Task requirements:
a – In the forum thread about installing an amp under a front seat, which two Rockford amps did 1996blackmax say Velcro held in place?
b – Duplicate the passage of the forum thread on installing an amp under a front seat from "Also, was considering" up to and including "the heavy side.".

* start Extracted text *

# installing an amp under front seat and have a few questions



## legend94 (Mar 15, 2006)

Amazingly I have never had an amp under a seat...

Is the vent of any concern that comes out under the seat?

Is Velcro an option for keeping it stable?


----------



## 1996blackmax (Aug 29, 2007)

I ran several different amps under the seats of my last car. Never had any issues, & I did use Velcro on the smaller ones. My Arc Audiio XXKs needed no Velcro though, it was a nice tight fit.


----------



## Alrojoca (Oct 5, 2012)

A piece Wood and mount it on the wood. Velcro under the carpet, or many other options others will share. Use a carton to put under and trace the shape and corners, seat brackets or mounting legs, use it to cut the piece of wood, then the wood would be tight or secured and will not move or slide easy. Many ways to do it, hard to avoid not opening small holes on the carpet. Rivets? Threaded not threaded just to loop zip ties, o well I can keep going, maybe you can come up with better ideas.

I have seen many installs where they remove the vents, it takes like over an inch to allow more space for the amp.


----------



## legend94 (Mar 15, 2006)

I had thought about removing the vent because in this instance I could run wiring through hole that vent goes through. 

If I go that route I suppose I'll need to cap of vent where it splits behind the dash. 



Also, was considering a wood piece mounted under the carpet then mounting amp to that. 

Velcro was only an option because I figured if I ever was in an accident where I flipped the car so many times the amp got loose it would be the least of my worries.


----------



## 1996blackmax (Aug 29, 2007)

I thought about using some wood as well, but didn't want to make the amp high enough to be scratched by any seat movement. If you get a thin enough piece & low profile amps, it shouldn't be an issue. The Velcro was strong enough to hold my Rockford Power T1500-1bd & T600-4 in place...both a little on the heavy side.


----------



## jb4674 (Jan 29, 2015)

* end Extracted text *
* start Entries shown *

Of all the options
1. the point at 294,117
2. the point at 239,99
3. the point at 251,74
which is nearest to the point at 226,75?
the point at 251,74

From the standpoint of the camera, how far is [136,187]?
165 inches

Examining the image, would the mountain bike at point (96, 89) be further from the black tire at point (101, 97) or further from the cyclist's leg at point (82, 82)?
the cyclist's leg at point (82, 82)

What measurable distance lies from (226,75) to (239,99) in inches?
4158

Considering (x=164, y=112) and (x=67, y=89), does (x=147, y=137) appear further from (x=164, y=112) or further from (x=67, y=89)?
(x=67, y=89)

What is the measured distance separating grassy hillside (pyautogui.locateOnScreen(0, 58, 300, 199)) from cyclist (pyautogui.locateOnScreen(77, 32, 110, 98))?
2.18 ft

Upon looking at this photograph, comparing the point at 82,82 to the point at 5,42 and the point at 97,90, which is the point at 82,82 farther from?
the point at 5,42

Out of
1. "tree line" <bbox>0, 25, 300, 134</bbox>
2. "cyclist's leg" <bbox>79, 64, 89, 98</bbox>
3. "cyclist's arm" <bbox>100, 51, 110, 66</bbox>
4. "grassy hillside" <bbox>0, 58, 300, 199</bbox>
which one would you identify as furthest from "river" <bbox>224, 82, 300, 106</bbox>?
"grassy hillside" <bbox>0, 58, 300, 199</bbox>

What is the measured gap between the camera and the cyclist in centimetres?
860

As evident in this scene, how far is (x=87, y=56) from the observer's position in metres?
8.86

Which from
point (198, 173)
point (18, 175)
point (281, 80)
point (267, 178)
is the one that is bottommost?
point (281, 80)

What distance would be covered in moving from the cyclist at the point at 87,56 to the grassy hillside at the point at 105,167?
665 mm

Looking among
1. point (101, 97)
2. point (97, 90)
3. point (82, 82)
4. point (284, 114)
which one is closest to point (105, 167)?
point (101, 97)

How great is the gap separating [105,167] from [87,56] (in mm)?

* end Entries shown *

Written answers:
a – The Rockford Power T1500-1bd and T600-4.

b –
Also, was considering a wood piece mounted under the carpet then mounting amp to that. 

Velcro was only an option because I figured if I ever was in an accident where I flipped the car so many times the amp got loose it would be the least of my worries.


----------



## 1996blackmax (Aug 29, 2007)

I thought about using some wood as well, but didn't want to make the amp high enough to be scratched by any seat movement. If you get a thin enough piece & low profile amps, it shouldn't be an issue. The Velcro was strong enough to hold my Rockford Power T1500-1bd & T600-4 in place...both a little on the heavy side.